Knowledge Distillation from A Stronger Teacher

Authors: Tao Huang, Shan You, Fei Wang, Chen Qian, Chang Xu

NeurIPS 2022 | Conference PDF | Archive PDF | Plain Text | LLM Run Details

Reproducibility Variable Result LLM Response
Research Type Experimental Extensive experiments are conducted on benchmark datasets to verify our effectiveness on various tasks, including image classification, object detection, and semantic segmentation. and extensive experiments demonstrate that it adapts well to various architectures, model sizes and training strategies, and can achieve state-of-the-art performance consistently on image classification, object detection, and semantic segmentation tasks.
Researcher Affiliation Collaboration 1Sense Time Research 2School of Computer Science, Faculty of Engineering, The University of Sydney 3University of Science and Technology of China
Pseudocode No No structured pseudocode or algorithm blocks were found in the main paper. While the paper mentions that the method "can be implemented with only several lines of code (see Appendix A.1)", the appendix content is not provided, and no such block exists in the main text.
Open Source Code Yes Code is available at: https://github.com/hunto/DIST_KD.
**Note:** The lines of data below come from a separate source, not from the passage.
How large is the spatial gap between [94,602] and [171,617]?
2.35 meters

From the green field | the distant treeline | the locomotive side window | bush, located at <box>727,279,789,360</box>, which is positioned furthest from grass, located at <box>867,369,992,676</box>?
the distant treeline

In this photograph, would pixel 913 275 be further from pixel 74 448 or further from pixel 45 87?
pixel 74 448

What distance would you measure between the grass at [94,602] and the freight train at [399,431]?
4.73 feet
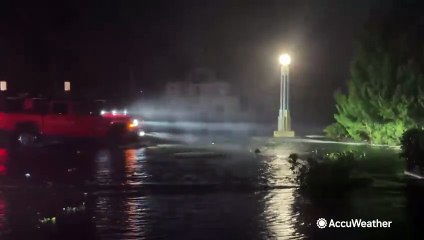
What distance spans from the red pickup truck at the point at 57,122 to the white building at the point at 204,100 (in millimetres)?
33017

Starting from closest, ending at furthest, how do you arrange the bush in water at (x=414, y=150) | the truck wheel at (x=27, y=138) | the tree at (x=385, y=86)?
the bush in water at (x=414, y=150)
the tree at (x=385, y=86)
the truck wheel at (x=27, y=138)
Open Datasets Yes Extensive experiments are conducted on benchmark datasets to verify our effectiveness on various tasks, including image classification, object detection, and semantic segmentation. We use the standard training strategy (B1) on Image Net and conduct experiments on MS COCO object detection dataset [25] and Cityscapes dataset. CIFAR-100 is also used.
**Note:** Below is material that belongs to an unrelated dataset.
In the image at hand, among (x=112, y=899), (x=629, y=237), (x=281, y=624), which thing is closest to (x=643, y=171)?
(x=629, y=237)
Dataset Splits Yes We train Res Net-18 and Res Net-50 standalone with strategy B1 and strategy B2... then compare their discrepancy using KL divergence... on the predicted probabilities Y. (Figure 2: Discrepancy between the predictions of models trained standalone with different strategies on Image Net validation set). Also, Table 1: Training strategies on image classification tasks. This implies standard, well-defined splits for these benchmark datasets.
Hardware Specification No No specific hardware details (e.g., GPU/CPU models, processor types, memory amounts, or detailed computer specifications) used for running experiments were found in the paper's text.
Software Dependencies No The paper mentions software like Torchvision and PyTorch, but does not provide specific version numbers for these or any other key software components used in the experiments.
Experiment Setup Yes Table 1: Training strategies on image classification tasks. BS: batch size; LR: learning rate; WD: weight decay; LS: label smoothing; EMA: model exponential moving average; RA: Rand Augment [9]; RE: random erasing; CJ: color jitter. This table specifies Epochs, Total BS, Initial LR, Optimizer, WD, LS, EMA, LR scheduler, and Data augmentation.